Swift Route Logistics Dashboard
January 1, 2025 – June 1, 2026
Designed an interactive Power BI dashboard tracking 4 core KPIs — order volume, delivery efficiency, CSAT score, and delay rate — enabling real-time operational monitoring. Built dynamic hub-performance and driver-analysis visuals that identified the top 3 delay-causing drivers and 2 underperforming hubs, directly informing corrective action. Implemented month-wise and year-wise slicers that reduced manual reporting effort and enabled self-serve trend analysis across stakeholders. Highlighted high-usage vehicle models to support fleet optimisation decisions, improving vehicle utilisation visibility.

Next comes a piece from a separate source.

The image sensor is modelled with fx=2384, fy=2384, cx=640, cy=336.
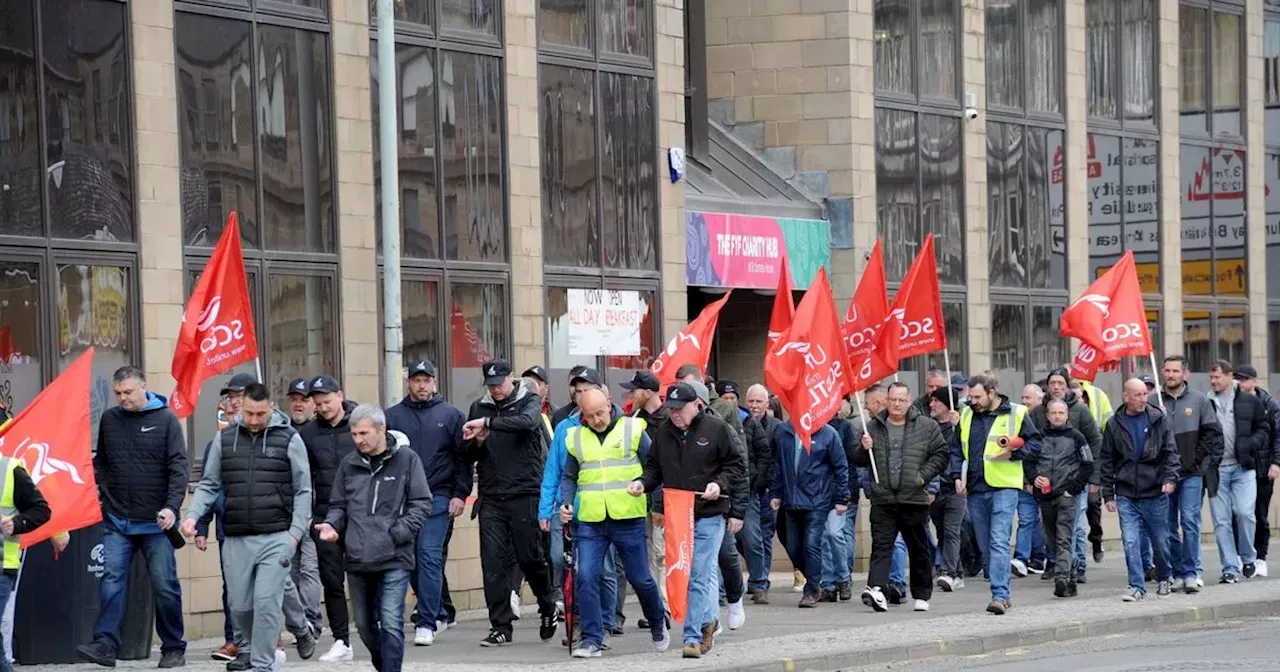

Data Analytics Certification
Interskill Solutions
January 1, 2026 – Present
Cultural Fit Analysis
The candidate's projects are primarily personal and academic, focusing on core data science tasks like prediction and dashboarding. The diversity of projects (logistics, car price, house price) indicates a broad interest in applying data science across different domains. The target role of Data Science aligns well with the demonstrated skills and project types. However, the lack of professional experience means cultural fit in a team or corporate environment is largely unproven.
Soft Skills & Operational Fit
The candidate's project descriptions indicate an ability to translate raw data into business insights and communicate model trade-offs, suggesting a focus on practical application and stakeholder communication. The projects also show an iterative approach to model development and evaluation.